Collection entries
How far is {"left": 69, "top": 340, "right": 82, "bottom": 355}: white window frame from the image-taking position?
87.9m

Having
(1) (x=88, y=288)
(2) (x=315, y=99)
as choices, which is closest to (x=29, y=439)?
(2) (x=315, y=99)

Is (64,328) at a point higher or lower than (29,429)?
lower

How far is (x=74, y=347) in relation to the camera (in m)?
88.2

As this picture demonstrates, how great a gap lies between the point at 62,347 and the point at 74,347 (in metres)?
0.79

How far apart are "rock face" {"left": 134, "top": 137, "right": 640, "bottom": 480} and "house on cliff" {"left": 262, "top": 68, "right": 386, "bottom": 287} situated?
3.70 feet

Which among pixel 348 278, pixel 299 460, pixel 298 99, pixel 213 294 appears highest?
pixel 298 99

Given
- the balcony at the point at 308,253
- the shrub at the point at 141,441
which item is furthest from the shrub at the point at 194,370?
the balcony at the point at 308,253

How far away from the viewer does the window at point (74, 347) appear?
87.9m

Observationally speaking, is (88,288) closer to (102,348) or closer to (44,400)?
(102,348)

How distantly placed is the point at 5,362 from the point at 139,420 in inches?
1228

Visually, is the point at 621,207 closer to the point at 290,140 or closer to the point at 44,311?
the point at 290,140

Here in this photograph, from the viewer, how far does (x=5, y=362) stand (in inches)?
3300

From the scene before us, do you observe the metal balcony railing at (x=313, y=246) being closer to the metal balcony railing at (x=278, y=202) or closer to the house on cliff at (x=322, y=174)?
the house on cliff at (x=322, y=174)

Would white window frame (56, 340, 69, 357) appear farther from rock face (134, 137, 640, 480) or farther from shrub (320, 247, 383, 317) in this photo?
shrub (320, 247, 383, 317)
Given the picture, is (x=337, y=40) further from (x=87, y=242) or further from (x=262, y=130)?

_WHAT NEEDS TO BE DONE_: Return the records word for word, starting at the line that contains "Visually, is the" and going through the last line of the records.

_SOLUTION TO THIS EXERCISE_:
Visually, is the point at 621,207 closer to the point at 290,140 or closer to the point at 44,311?
the point at 290,140

Here in this photograph, from the viewer, how far does (x=5, y=362) stand (in inches)?
3300

From the scene before us, do you observe the metal balcony railing at (x=313, y=246) being closer to the metal balcony railing at (x=278, y=202) or closer to the house on cliff at (x=322, y=174)?
the house on cliff at (x=322, y=174)

Would white window frame (56, 340, 69, 357) appear farther from rock face (134, 137, 640, 480) or farther from shrub (320, 247, 383, 317) in this photo?
shrub (320, 247, 383, 317)
Given the picture, is (x=337, y=40) further from (x=87, y=242) or further from (x=262, y=130)?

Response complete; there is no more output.